The Israeli military said Thursday that one of its generals had acted properly when he authorized a tank to shell a house in an Israeli village where Hamas fighters were holding hostages, in one of the most debated episodes of the Hamas-led attack on Oct. 7.
Military investigators made the determination as part of a broader inquiry into the Hamas-led massacre in Be’eri, one of the hardest-hit Israeli communities on Oct. 7. They concluded that the Israeli shelling likely killed at least one captive and wounded another. All but one of the remaining hostages were killed during a subsequent firefight, and the inquiry said the majority were probably murdered by their captors.
The Israeli military’s investigation into the devastating attack on Be’eri, where over 100 Israeli civilians were killed, marks the beginning of a national reckoning. It is the first of dozens of inquiries set to examine how and why Israel failed to protect its citizens from Hamas’s devastating assault, though critics and some survivors have raised questions about the military’s ability to transparently investigate its own failures.
“This is the beginning of a long process of repair and rebuilding trust between the Israel Defense Forces and the public,” Rear Adm. Daniel Hagari, the Israeli military spokesman, told reporters on Thursday night.

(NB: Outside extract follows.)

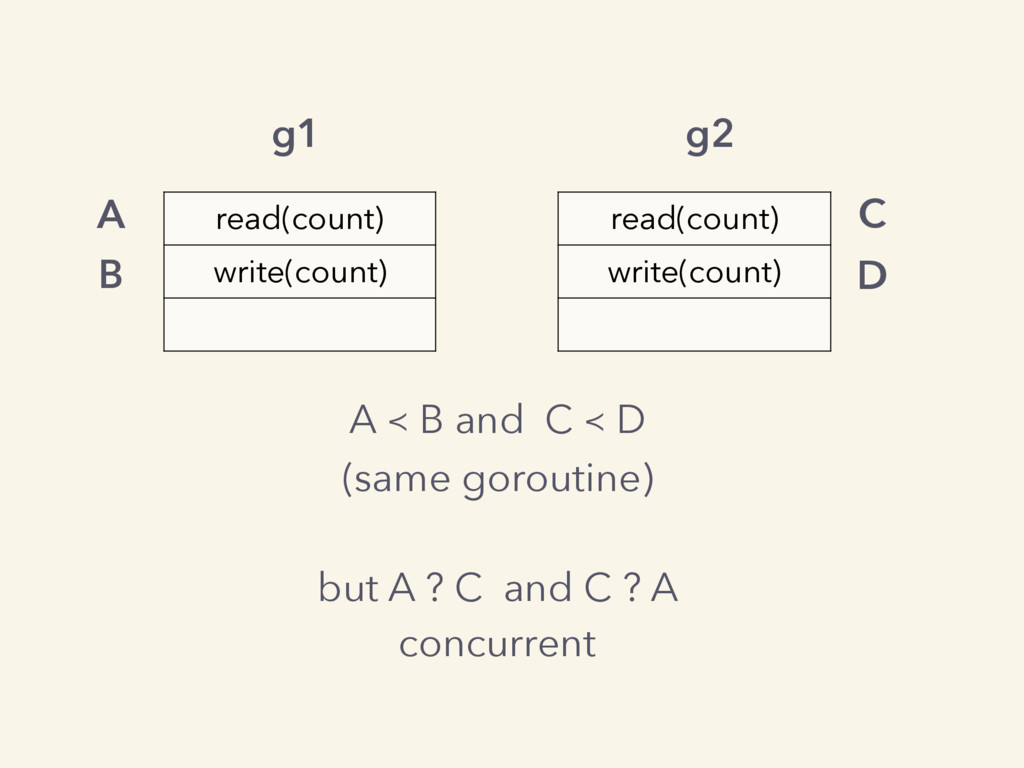 read(count) write(count) read(count) write(coun...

In a statement summarizing the results of the investigation, the Israeli military conceded that it had “failed in its mission” to protect Be’eri and detailed a series of errors, including disorganization, a lack of coordination between forces and slow response times. The Hamas-led attack began at dawn on Oct. 7 and continued through the next day.
“In the first seven hours of fighting, the residents of Kibbutz Be’eri fought almost alone against the enemy,” Admiral Hagari said.